Heliski Travel is the authorised booking agent for Viking Heliskiing on the Troll Peninsula in North Iceland, and we book every trip at exactly the same price as going direct. If you are already picturing the shots you want, we can help you choose the week whose light suits your vision, whether the early-season aurora or the golden evenings of the midnight sun. When you are ready, get in touch or browse the packages to start planning.
Frequently asked questions
Can you take photos while heliskiing?
Yes, you can take photos and film while heliskiing, and most guests come home with wonderful footage of their trip. The one firm rule is that photography must never compromise safety or slow the group down. Always follow your guide, keep your equipment secured with leashes so nothing can fall or interfere with the helicopter, and put the camera away the moment the guide needs your attention. The mountain and the group come first, and the pictures come second. Within those limits there is enormous scope to capture the untracked snow, the huge Arctic landscapes and the sea-to-summit descents that make Iceland so photogenic.
What camera is best for heliskiing?
The best camera for heliskiing is the one you can use safely and quickly without taking your focus off the mountain. A small action camera on a chest or helmet mount is the most popular choice because it is rugged, hands-free once set up and ideal for filming powder skiing while you move. If you want higher-quality stills and are comfortable managing it, a compact or mirrorless camera on a secure strap can produce beautiful landscape and portrait shots at the top of a run. Whatever you bring, keep batteries warm, use leashes, and never let the equipment become a distraction while skiing or around the helicopter.

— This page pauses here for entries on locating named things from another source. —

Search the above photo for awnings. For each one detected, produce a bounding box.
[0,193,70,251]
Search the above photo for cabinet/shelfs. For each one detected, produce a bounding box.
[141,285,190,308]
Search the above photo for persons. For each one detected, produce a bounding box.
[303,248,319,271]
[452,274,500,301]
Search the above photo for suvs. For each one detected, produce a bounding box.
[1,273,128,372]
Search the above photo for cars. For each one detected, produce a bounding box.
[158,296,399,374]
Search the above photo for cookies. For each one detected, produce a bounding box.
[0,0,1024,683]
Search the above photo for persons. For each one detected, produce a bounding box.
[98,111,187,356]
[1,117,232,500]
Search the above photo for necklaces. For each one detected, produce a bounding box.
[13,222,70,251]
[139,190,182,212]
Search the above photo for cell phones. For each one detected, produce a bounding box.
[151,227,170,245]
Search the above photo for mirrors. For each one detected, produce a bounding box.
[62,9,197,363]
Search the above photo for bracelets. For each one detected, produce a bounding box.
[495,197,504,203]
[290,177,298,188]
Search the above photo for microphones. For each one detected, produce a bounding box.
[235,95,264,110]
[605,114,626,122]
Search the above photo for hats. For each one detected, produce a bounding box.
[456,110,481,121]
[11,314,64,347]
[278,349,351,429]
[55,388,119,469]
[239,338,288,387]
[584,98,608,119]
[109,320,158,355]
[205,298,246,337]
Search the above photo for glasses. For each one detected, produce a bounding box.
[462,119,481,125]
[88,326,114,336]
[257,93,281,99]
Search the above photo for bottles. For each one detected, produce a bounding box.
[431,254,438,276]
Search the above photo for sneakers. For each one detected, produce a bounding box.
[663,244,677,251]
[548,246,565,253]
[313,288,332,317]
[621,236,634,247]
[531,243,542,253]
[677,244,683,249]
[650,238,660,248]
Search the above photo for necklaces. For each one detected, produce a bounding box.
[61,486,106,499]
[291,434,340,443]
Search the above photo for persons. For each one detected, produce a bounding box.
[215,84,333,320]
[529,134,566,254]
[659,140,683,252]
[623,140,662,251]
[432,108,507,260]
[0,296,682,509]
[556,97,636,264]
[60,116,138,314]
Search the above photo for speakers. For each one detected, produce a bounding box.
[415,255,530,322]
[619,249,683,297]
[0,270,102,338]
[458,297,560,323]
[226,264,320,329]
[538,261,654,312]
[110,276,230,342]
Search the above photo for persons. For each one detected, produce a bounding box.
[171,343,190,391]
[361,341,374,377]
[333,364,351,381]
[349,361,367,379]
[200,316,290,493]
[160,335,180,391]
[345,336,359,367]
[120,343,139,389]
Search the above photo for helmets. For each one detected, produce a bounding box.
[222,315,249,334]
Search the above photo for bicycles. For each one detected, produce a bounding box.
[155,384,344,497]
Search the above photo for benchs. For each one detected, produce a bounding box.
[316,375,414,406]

How do you photograph skiing in bright snow?
Bright snow fools most cameras into underexposing, so photos of skiers come out grey and muddy. The fix is to deliberately brighten your exposure, using exposure compensation of roughly one to two stops on a camera that allows it, so the snow reads as clean and white rather than dull grey. Use a fast shutter speed to freeze the action and spray, shoot with the good light behind or to the side of you, and check your screen to confirm the snow looks bright without losing all detail in the highlights. Including a skier or the landscape for scale gives the brightness something to frame.
How do you keep camera batteries working in the cold?
Cold drains camera and action-camera batteries quickly, so the key is to keep spares warm. Carry two or three fully charged batteries in an inside pocket close to your body, and swap the cold one out when it fades rather than assuming it is dead. Charge everything overnight, keep the camera itself out of the wind between shots, and be aware that a battery that seems flat in the cold will often recover once it warms up again. Managing power this way means you are never left without a working camera at the best moment of the day.
Do you need special gear to film powder skiing?
You do not need expensive or specialist gear to film powder skiing well. A rugged action camera on a secure chest mount, a spare battery or two kept warm, and a bit of technique will get you excellent results. What matters far more than the equipment is how you use it: follow smooth lines, frame the skier against the huge Iceland landscape, keep the horizon level, and always prioritise safe skiing over the shot. Anything that could snag, fall or distract you should be left behind, because the mountain always comes first.